PAGE TEXT:
Aloysius Arabao Iyomogo Edrick Amwano (also called Ali Amwano; born 21 June 1955) is a Nauruan politician.

Successive reversals of electoral fortune

Amwano started his parliamentary career in 1998, when he won a vacated seat in a by-election for the Ubenide Constituency following the resignation of former president Lagumot Harris.

2000, 2001 & 2003 polls

In the 2000 general elections he was re-elected; during a political crisis in 2001 all four Ubenide members lost their seats in parliament, but along with two colleagues Amwano subsequently regained the seat in the following by-election. He was the Speaker of the Parliament of Nauru from 29 March 2001 to 30 March 2001. He served as Minister of Finance in the cabinets of René Harris between 2001 and 2003. After the 2003 general elections he lost his seat to Fabian Ribauw.

2008 & 2010 elections

In 2008 he was re-elected to parliament, ousting Ribauw. He became part of President Marcus Stephen's parliamentary majority, before switching over to the opposition in 2010. He was one of three non-Cabinet government MPs to switch to the opposition after benefiting from a trip to Singapore organised and paid for by the Australian company Getax, which buys Nauruan phosphate. Getax had just sought, unsuccessfully, to propose a loan to the Stephen government, with contractual clauses enabling it (the company) to take over Nauru's phosphate industry in the event that the government defaulted in repaying. Following the Getax-funded trip, Amwano and two other MPs withdrew their support for the government, joining the opposition and causing Parliament to be evenly split between government and opposition MPs. This resulted in fresh parliamentary elections in April 2010, in which Amwano retained his seat. On 30 June 2010, he was elected Speaker, and demanded that Stephen stand down as president. On 6 July, opposition MP Rykers Solomon joined the government, potentially giving it the numbers to re-elect Stephen, or to elect a new president from within its ranks. As Speaker, however, Amwano refused to allow the election for president (by MPs) to be held. Amwano was dismissed by Stephen the following day, but refused to relinquish his post. In a short parliamentary session held on 9 July, Deputy Speaker Landon Deireragea announced that he had assumed the Speaker's position in Amwano's place.

DATA SHOWN:

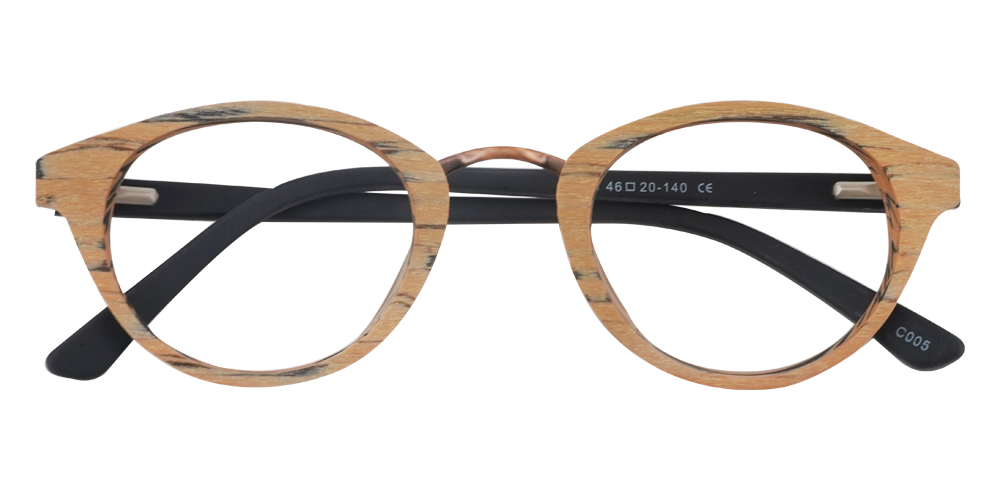 A2113 Black Brown Cheap Glasses-0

TASK A: From the Ali Amwano article, quote the stretch from "Aloysius Arabao Iyomogo" through "to Fabian Ribauw.".
TASK B: Continue the Ali Amwano article from its last sentence.

ANSWER BOX A:
Aloysius Arabao Iyomogo Edrick Amwano (also called Ali Amwano; born 21 June 1955) is a Nauruan politician.

Successive reversals of electoral fortune

Amwano started his parliamentary career in 1998, when he won a vacated seat in a by-election for the Ubenide Constituency following the resignation of former president Lagumot Harris.

2000, 2001 & 2003 polls

In the 2000 general elections he was re-elected; during a political crisis in 2001 all four Ubenide members lost their seats in parliament, but along with two colleagues Amwano subsequently regained the seat in the following by-election. He was the Speaker of the Parliament of Nauru from 29 March 2001 to 30 March 2001. He served as Minister of Finance in the cabinets of René Harris between 2001 and 2003. After the 2003 general elections he lost his seat to Fabian Ribauw.

ANSWER BOX B:
In October, the Nauruan government accused Getax of having paid significant sums of money to opposition MPs, and of having funded the opposition's election campaign. The Australian Federal Police investigated the allegations that Getax had bribed Nauruan MPs "to influence the political regime in Nauru in order to increase their stake in the country's phosphate". Amwano spoke up to defend Getax, denying any wrongdoing and adding that he "would be happy for the Australian Federal Police to investigate".

2013 Election
Amwano was defeated in the 2013 elections, and was replaced by Ranin Akua.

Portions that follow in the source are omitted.